En la frontera hay letreros
que señalan con una flecha
hacia dónde está México: hacia el sur.

Yo siempre corro a ponerme atrás de ellos
esperando que esa flecha
se clave en mis pasos
esperando que esa flecha
me haga una marca en el rostro
mientras me traspasa para seguir su rumbo: hacia el sur.

Corro a ponerme atrás de cada letrero deseando que la flecha
sea un arpón y mi pecho cristal,
que se divida en mil estelas,
esperando tragarme esa flecha
como un espina,
como un ancla.
Hacia donde está México: hacia adentro.


Headed South – Rossy Evelin Lima translated by Don Cellini

On the border there are signs,
an arrow that points
the direction toward Mexico: south.

I always run to put myself behind them
hoping that this arrow
fixes my steps
hoping that the arrow
will imprint itself on my forehead
while it runs on continuing its route: south.
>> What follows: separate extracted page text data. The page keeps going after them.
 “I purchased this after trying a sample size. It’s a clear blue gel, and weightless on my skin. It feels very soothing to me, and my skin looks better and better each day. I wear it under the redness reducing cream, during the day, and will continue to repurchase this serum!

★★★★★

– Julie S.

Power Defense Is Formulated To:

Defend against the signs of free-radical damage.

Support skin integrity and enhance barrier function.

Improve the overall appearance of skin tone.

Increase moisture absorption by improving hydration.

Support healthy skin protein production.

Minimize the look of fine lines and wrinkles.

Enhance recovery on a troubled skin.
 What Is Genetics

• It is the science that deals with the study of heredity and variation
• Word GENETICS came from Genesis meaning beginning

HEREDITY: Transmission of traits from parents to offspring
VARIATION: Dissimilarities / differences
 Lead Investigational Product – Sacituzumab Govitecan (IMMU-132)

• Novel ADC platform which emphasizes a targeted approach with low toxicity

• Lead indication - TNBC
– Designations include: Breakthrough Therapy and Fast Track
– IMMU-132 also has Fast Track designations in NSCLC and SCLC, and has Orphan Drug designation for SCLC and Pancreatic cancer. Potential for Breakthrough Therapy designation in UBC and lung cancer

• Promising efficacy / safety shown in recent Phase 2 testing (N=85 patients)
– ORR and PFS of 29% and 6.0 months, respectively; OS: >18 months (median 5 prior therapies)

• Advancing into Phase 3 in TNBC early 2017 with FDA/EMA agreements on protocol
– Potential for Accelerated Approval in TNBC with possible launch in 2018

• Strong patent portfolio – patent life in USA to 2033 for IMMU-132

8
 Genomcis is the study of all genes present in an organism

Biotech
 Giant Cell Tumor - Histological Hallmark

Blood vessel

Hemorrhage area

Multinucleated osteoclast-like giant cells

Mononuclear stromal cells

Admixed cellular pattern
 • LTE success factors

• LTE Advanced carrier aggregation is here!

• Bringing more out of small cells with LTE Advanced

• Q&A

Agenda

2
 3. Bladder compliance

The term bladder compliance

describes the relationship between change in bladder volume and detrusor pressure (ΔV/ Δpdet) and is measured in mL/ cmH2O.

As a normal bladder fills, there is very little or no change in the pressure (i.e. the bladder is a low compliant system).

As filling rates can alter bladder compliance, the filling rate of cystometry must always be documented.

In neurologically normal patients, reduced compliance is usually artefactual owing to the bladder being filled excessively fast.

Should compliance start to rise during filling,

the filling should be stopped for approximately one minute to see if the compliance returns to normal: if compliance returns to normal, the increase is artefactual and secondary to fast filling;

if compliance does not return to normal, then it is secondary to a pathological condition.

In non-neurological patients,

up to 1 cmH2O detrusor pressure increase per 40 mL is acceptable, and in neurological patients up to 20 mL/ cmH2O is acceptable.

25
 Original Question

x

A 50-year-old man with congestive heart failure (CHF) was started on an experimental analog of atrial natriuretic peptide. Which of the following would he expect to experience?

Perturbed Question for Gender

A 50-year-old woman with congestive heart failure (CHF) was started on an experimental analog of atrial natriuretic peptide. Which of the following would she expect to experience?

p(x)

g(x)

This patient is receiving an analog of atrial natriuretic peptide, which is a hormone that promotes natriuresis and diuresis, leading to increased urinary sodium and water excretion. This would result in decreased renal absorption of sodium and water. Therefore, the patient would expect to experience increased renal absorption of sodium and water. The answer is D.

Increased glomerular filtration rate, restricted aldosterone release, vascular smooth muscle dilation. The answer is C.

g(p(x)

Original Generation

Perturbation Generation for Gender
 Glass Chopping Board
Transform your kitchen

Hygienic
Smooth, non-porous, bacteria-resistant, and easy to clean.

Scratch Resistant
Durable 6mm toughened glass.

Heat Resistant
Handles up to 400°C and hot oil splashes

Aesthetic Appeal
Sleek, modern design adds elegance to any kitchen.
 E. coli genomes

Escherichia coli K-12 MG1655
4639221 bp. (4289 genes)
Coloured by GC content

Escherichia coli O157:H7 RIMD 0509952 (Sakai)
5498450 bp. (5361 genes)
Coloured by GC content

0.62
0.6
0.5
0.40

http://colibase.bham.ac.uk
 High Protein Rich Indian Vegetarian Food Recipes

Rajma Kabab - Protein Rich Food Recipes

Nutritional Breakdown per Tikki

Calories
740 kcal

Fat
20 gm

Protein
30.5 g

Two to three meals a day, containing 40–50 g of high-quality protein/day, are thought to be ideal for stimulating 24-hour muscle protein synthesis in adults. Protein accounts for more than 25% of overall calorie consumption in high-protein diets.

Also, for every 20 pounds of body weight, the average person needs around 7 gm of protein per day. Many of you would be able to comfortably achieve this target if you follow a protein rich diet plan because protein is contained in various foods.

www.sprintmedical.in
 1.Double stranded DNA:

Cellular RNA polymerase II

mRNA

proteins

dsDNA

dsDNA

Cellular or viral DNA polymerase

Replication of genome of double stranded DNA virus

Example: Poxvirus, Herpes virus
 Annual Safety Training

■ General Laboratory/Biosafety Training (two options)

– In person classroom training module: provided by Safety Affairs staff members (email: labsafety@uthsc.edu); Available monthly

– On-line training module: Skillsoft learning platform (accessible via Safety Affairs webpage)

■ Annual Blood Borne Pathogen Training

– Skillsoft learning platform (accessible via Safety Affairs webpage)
I run to put myself behind every sign hoping that the arrow
will harpoon my crystal chest,
shattering it into a thousand trails,
hoping to swallow the arrow
like a thorn,
like an anchor.
Which direction is Mexico: within.


One of the things I admire most in a poet is their ability to make their obsessions and themes their own. Rossy Evelin Lima’s Migrare Mutare ~ Migrate Mutate makes the themes of her collection evident in the dichotomy of the title. Following suit, the poems are presented in two sections, each taking a word from the title. The “Migrare/Migrate” section is rich in variations on the theme of migration, here specifically between Mexico and the U.S., via poems that place the lyric self right into the drama of (re)defining ideas of migration.

In “Hacia el sur (Headed South),” for example, the reader is presented with the image of signs along the border whose arrows point “the direction toward Mexico: south.” The speaker then riffs on the implications of arrows. In the lines that follow, one can see how this symbol of direction is also a symbol of threat and action, especially when the speaker hopes “the arrow / will harpoon” into her chest, “shattering it into a thousand trails.” Far from being “shattered,” however, the speaker reclaims the arrow through this image of putting themselves “behind every sign” by stating “Which direction is Mexico: within.”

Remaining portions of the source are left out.